Friday, August 11, 2006

Status and Power

I just finished a book called Freaks, Geeks and Cool Kids: American Teenagers, Schools, and the Culture of Consumption by Murray Milner, Jr. Most of it was tedious (thus, I skimmed) but it had some interesting insights. Here is one that theorizes why high schools have such intricate status systems/cliques.

Adolescents have more autonomy [than they did as children], but little economic or political power. They cannot change the curriculum, hire or fire the teachers, decide who will be admitted to their school, or move to another school without the permission of adults. At the time of life when the biological sources of sexuality are probably strongest, in a social environment saturated with sexual imagery and language, they are exhorted to avoid sex. In many situations they are treated as inferior citizens who are looked upon as at best a nuisance. They are denied the right to buy alcohol or see "adult" movies and are subject to the control not only of parents, teachers, and police, but numerous petty clerks in stores, movies, and nightclubs who check their IDs.

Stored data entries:
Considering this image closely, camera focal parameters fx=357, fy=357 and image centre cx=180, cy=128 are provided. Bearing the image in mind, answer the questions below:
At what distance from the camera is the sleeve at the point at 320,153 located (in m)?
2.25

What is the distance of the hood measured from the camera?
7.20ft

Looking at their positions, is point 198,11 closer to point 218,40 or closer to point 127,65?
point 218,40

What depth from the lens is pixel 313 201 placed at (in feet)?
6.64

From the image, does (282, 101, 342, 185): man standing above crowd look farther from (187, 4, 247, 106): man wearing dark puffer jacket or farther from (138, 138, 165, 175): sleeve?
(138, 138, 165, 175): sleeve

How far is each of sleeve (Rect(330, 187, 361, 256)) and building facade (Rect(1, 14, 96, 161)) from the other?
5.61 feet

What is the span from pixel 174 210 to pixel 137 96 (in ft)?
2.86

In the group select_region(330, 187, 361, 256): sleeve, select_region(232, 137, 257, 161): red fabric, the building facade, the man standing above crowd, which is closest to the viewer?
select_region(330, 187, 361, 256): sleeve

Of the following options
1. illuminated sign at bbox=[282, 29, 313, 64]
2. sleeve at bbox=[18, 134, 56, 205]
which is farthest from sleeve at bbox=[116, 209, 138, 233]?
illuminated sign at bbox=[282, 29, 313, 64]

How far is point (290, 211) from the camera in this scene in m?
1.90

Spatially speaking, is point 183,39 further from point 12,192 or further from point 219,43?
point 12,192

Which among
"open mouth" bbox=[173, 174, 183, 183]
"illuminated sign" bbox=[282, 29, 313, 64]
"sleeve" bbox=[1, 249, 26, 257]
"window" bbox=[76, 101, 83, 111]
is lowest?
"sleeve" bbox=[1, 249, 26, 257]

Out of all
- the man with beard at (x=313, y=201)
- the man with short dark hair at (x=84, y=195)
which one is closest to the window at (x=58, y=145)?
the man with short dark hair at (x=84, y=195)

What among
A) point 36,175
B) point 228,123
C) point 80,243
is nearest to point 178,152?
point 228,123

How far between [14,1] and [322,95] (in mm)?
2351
==
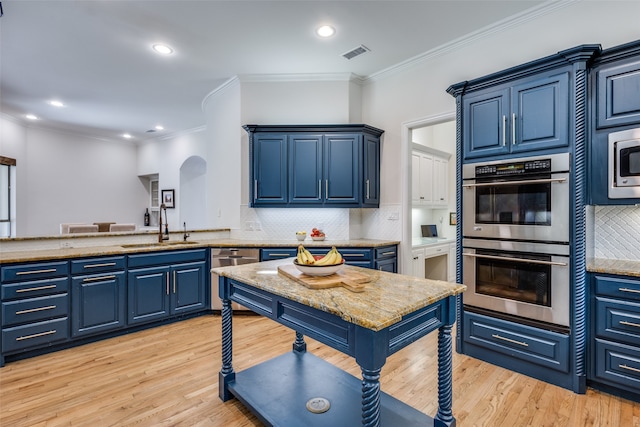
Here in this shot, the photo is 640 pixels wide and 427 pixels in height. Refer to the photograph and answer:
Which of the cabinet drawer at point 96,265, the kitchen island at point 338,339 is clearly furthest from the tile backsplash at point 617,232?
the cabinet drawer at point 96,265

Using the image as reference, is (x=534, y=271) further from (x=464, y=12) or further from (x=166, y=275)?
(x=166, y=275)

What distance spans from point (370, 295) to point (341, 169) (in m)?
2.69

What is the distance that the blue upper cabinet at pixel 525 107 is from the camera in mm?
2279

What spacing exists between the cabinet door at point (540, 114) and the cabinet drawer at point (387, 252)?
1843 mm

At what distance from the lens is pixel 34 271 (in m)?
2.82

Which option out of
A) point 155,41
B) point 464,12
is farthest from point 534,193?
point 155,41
--
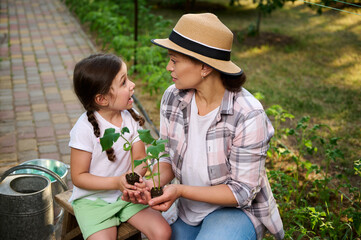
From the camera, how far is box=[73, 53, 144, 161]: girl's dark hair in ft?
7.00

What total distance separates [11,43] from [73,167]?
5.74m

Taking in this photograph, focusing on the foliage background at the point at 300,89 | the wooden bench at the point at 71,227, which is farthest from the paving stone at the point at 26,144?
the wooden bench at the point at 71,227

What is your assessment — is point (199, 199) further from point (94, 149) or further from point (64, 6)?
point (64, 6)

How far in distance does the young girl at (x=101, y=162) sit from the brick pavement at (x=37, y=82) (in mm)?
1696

### Required action 1
Say whether each statement agrees with the post on high school status, answering yes or no and quoting the words from the post that settle it. (a) The writer read every part of the book closely. (b) Adolescents can switch schools without adult permission. (c) Store clerks who check IDs are among those who control adolescents.
### Required action 2
Take the post on high school status further, starting after its last sentence.

### Expected output 1
(a) No: "Most of it was tedious (thus, I skimmed)"
(b) No: "They cannot change the curriculum, hire or fire the teachers, decide who will be admitted to their school, or move to another school without the permission of adults."
(c) Yes: "numerous petty clerks in stores, movies, and nightclubs who check their IDs."

### Expected output 2
In one realm, however, their power is supreme; they control their evaluations of one another. That is, the kind of power they do have is status power: the power to create their own status systems based on their own criteria. Predictably, the creation and distribution of this kind of power is often central to their lives.

This reminds me of one of my favorite quotations: The man who is denied the opportunity of making decisions of importance begins to regard as important the decisions he is allowed to make. This was said by C. Northcote Parkinson, an Englishman who devised Parkinson's Law.